_THE REQUEST_.
Reproduce all of the material below verbatim, leaving out the pictures.

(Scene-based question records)
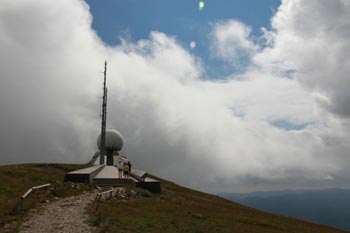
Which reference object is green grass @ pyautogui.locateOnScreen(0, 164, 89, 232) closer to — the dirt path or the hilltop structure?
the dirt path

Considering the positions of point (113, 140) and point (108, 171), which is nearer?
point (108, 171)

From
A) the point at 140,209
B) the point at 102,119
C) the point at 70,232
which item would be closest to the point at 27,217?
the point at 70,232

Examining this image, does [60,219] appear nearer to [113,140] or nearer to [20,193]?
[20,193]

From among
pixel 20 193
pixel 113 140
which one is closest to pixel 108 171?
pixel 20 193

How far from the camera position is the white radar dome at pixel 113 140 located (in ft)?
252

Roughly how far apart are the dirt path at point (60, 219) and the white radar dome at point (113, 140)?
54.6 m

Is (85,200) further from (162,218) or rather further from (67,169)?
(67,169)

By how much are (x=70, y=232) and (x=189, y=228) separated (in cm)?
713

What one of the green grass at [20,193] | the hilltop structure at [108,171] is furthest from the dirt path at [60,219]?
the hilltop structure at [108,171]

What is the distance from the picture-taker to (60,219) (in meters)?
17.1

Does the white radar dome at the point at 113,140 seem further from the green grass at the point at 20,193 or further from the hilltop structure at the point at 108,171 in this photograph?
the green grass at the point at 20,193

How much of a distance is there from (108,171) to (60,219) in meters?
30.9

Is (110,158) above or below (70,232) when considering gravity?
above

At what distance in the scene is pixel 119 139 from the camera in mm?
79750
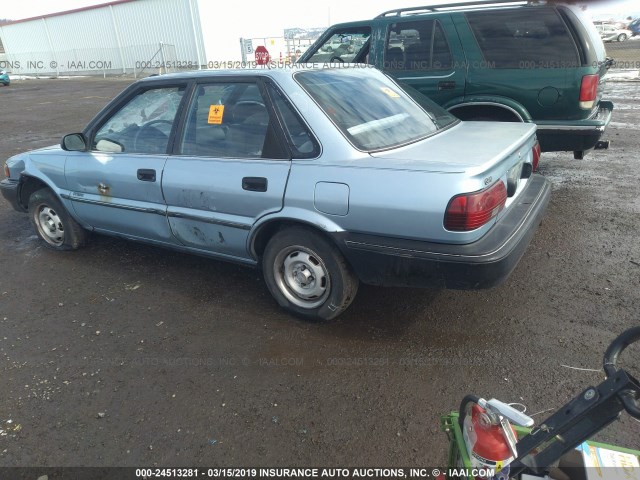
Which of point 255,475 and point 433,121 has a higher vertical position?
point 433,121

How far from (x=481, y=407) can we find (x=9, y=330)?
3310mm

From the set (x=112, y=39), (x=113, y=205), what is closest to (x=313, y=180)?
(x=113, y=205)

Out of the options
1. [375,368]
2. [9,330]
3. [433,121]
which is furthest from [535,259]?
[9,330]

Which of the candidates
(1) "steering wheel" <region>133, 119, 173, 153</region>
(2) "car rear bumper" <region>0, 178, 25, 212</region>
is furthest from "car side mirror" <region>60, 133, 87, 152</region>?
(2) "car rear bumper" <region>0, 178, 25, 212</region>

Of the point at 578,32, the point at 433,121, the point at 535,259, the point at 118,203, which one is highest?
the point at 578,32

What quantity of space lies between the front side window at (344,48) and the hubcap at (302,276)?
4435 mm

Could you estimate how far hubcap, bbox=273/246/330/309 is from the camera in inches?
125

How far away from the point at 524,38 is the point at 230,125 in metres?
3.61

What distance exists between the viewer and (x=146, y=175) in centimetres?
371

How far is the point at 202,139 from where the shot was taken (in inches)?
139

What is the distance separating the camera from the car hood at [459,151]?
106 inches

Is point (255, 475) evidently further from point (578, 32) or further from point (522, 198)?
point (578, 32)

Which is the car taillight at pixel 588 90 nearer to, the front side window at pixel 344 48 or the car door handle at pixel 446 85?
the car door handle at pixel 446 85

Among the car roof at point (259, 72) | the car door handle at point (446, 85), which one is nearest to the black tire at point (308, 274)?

_RESULT FOR THIS EXERCISE_.
Which reference object is green grass @ pyautogui.locateOnScreen(0, 164, 89, 232) closer to — the dirt path or the hilltop structure?
the dirt path

Considering the positions of point (113, 140) and point (108, 171), which is nearer?
point (108, 171)

From
A) the point at 140,209
B) the point at 102,119
C) the point at 70,232
which item would be closest to the point at 27,217?
the point at 70,232

Examining this image, does [60,219] appear nearer to [113,140] or nearer to [20,193]?
[20,193]

From among
pixel 20 193
pixel 113 140
which one is closest to pixel 108 171?
pixel 20 193

How far from the camera position is the white radar dome at pixel 113 140 located (in ft)?
252

Roughly how far apart are the dirt path at point (60, 219) and the white radar dome at point (113, 140)?
54.6 m

Is (85,200) further from (162,218) or rather further from (67,169)?
(67,169)

By how much are (x=70, y=232) and (x=189, y=228) separated (in cm)?
713

What one of the green grass at [20,193] | the hilltop structure at [108,171] is furthest from the dirt path at [60,219]?
the hilltop structure at [108,171]

What is the distance from the picture-taker to (60,219) (in meters)?
17.1

Does the white radar dome at the point at 113,140 seem further from the green grass at the point at 20,193 or further from the hilltop structure at the point at 108,171 in this photograph?
the green grass at the point at 20,193

How much of a distance is there from (108,171) to (60,219) in meters?
30.9

Is (110,158) above or below (70,232) when considering gravity?
above

At what distance in the scene is pixel 119 139 from the camera in mm?
79750
Which of point 255,475 and point 433,121 has a higher vertical position?
point 433,121

How far from (x=481, y=407) can we find (x=9, y=330)?
3310mm

From the set (x=112, y=39), (x=113, y=205), what is closest to (x=313, y=180)?
(x=113, y=205)

Out of the options
1. [375,368]
2. [9,330]
3. [433,121]
which is furthest from [535,259]?
[9,330]

Which of the candidates
(1) "steering wheel" <region>133, 119, 173, 153</region>
(2) "car rear bumper" <region>0, 178, 25, 212</region>
is furthest from "car side mirror" <region>60, 133, 87, 152</region>?
(2) "car rear bumper" <region>0, 178, 25, 212</region>

Of the point at 578,32, the point at 433,121, the point at 535,259, the point at 118,203, which one is highest?
the point at 578,32

What quantity of space lies between the front side window at (344,48) and the hubcap at (302,276)?
4435 mm

Could you estimate how far hubcap, bbox=273/246/330/309 is from the camera in inches?
125

How far away from the point at 524,38 is the point at 230,125 in metres?
3.61

What distance exists between the viewer and (x=146, y=175) in centimetres?
371

How far is the point at 202,139 from where the shot was taken (in inches)?
139

What is the distance separating the camera from the car hood at [459,151]?
106 inches

Is point (255, 475) evidently further from point (578, 32) or further from point (522, 198)?
point (578, 32)

Which is the car taillight at pixel 588 90 nearer to, the front side window at pixel 344 48 or the car door handle at pixel 446 85?
the car door handle at pixel 446 85

Among the car roof at point (259, 72) | the car door handle at point (446, 85), which one is nearest to the black tire at point (308, 274)?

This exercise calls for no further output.